Stated task ▸ Omit the pictures, then write out every entry exactly as it reads.

Extracted entries ▸

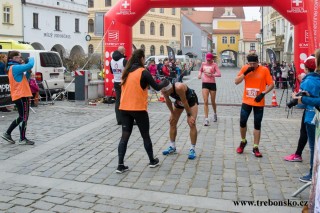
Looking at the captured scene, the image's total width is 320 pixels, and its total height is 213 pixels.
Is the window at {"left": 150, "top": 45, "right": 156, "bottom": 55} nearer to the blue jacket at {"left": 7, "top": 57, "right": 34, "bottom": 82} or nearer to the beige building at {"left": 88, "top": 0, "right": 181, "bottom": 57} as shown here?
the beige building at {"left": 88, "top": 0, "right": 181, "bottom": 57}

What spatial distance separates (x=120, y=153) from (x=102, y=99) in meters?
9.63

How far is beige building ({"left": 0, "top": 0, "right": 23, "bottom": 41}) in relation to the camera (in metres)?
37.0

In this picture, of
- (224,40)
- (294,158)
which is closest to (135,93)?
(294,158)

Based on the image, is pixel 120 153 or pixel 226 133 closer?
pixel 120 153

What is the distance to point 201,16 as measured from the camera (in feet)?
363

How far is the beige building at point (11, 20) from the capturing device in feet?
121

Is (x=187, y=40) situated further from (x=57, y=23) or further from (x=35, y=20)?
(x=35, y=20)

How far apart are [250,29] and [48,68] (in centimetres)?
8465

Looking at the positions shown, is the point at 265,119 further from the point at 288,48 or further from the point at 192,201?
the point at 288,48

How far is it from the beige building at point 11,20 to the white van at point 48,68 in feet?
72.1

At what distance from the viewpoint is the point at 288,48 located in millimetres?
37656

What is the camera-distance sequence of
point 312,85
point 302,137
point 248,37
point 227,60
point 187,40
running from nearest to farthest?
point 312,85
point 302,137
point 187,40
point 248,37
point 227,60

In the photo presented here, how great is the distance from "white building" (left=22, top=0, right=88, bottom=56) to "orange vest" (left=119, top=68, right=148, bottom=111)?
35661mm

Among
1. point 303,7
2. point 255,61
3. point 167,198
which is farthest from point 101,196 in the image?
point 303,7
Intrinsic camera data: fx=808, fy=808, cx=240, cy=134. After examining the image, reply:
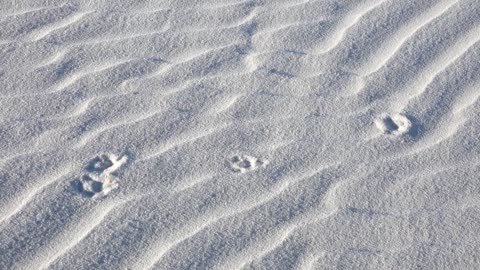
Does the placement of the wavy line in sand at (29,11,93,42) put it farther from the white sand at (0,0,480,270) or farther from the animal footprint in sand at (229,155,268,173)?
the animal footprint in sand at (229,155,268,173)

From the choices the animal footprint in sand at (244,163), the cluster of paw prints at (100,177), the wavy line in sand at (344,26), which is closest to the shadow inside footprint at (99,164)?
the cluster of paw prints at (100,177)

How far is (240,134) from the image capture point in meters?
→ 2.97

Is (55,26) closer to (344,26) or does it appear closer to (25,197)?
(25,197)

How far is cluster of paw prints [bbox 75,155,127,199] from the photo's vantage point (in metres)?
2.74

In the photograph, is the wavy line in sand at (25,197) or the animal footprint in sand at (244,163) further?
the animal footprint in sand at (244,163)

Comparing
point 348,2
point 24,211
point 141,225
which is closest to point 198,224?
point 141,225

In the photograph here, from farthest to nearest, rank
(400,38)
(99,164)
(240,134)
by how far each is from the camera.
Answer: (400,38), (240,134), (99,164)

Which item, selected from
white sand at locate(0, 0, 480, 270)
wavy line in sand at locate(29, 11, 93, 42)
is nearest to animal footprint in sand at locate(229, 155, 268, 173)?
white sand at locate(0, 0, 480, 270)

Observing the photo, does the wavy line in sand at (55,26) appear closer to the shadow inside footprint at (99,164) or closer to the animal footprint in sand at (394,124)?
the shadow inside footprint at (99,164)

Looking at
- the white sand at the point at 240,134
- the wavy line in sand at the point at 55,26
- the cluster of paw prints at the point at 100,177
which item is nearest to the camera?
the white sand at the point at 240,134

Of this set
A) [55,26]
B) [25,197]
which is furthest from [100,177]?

Final answer ▸
Looking at the captured scene, the image's total width is 320 pixels, and its total height is 213 pixels.
Is the window at {"left": 150, "top": 45, "right": 156, "bottom": 55} nearer to the blue jacket at {"left": 7, "top": 57, "right": 34, "bottom": 82} or nearer to the beige building at {"left": 88, "top": 0, "right": 181, "bottom": 57} as shown here?
the beige building at {"left": 88, "top": 0, "right": 181, "bottom": 57}

What spatial distance separates (x=120, y=153) from (x=102, y=99) in meters?
9.63

How far is beige building ({"left": 0, "top": 0, "right": 23, "bottom": 41}) in relation to the camera (in metres)?
37.0

In this picture, of
- (224,40)
- (294,158)
which is closest to (135,93)?
(294,158)

Based on the image, is pixel 120 153 or pixel 226 133 closer?
pixel 120 153

What is the distance to point 201,16 as measured from the camera (in feet)?
363

How far is the beige building at point (11, 20) from the capturing device in feet?
121

Is (x=187, y=40) situated further from (x=57, y=23) or further from (x=35, y=20)?
(x=35, y=20)

How far apart are [250,29] and [48,68] (in centimetres)?
8465

Looking at the positions shown, is the point at 265,119 further from the point at 288,48 or further from the point at 192,201?
the point at 288,48

How far is it from the beige building at point 11,20 to the white van at point 48,68 in feet?
72.1

At what distance from the viewpoint is the point at 288,48 located in millimetres?
37656

What is the camera-distance sequence of
point 312,85
point 302,137
point 248,37
point 227,60
point 187,40
running from nearest to farthest?
point 312,85
point 302,137
point 187,40
point 248,37
point 227,60

In the photo presented here, how great is the distance from "white building" (left=22, top=0, right=88, bottom=56) to "orange vest" (left=119, top=68, right=148, bottom=111)?
35661mm

Among
1. point 303,7
2. point 255,61
3. point 167,198
which is farthest from point 101,196 in the image?
point 303,7
Intrinsic camera data: fx=808, fy=808, cx=240, cy=134. After examining the image, reply:
Does the placement of the wavy line in sand at (29,11,93,42) put it farther from the white sand at (0,0,480,270) or farther from the animal footprint in sand at (229,155,268,173)?
the animal footprint in sand at (229,155,268,173)

From the choices the animal footprint in sand at (244,163), the cluster of paw prints at (100,177), the wavy line in sand at (344,26), which is closest to the shadow inside footprint at (99,164)?
the cluster of paw prints at (100,177)

How far is (240,134) from the image capture point in meters?
→ 2.97

Is (55,26) closer to (344,26) or does it appear closer to (25,197)?
(25,197)

How far is cluster of paw prints [bbox 75,155,127,199] from the photo's vantage point (in metres)?
2.74

In the photograph, is the wavy line in sand at (25,197) or the animal footprint in sand at (244,163) further?
the animal footprint in sand at (244,163)

Comparing
point 348,2
point 24,211
point 141,225
which is closest to point 198,224?
point 141,225

In the photograph here, from farthest to nearest, rank
(400,38)
(99,164)
(240,134)
by how far each is from the camera.
Answer: (400,38), (240,134), (99,164)

Which item, selected from
white sand at locate(0, 0, 480, 270)
wavy line in sand at locate(29, 11, 93, 42)
is nearest to animal footprint in sand at locate(229, 155, 268, 173)?
white sand at locate(0, 0, 480, 270)

Observing the photo, does the wavy line in sand at (55,26) appear closer to the shadow inside footprint at (99,164) or closer to the animal footprint in sand at (394,124)?
the shadow inside footprint at (99,164)

Looking at
- the white sand at the point at 240,134
- the wavy line in sand at the point at 55,26
- the cluster of paw prints at the point at 100,177
which item is nearest to the camera?
the white sand at the point at 240,134

Of this set
A) [55,26]
B) [25,197]
which is furthest from [100,177]?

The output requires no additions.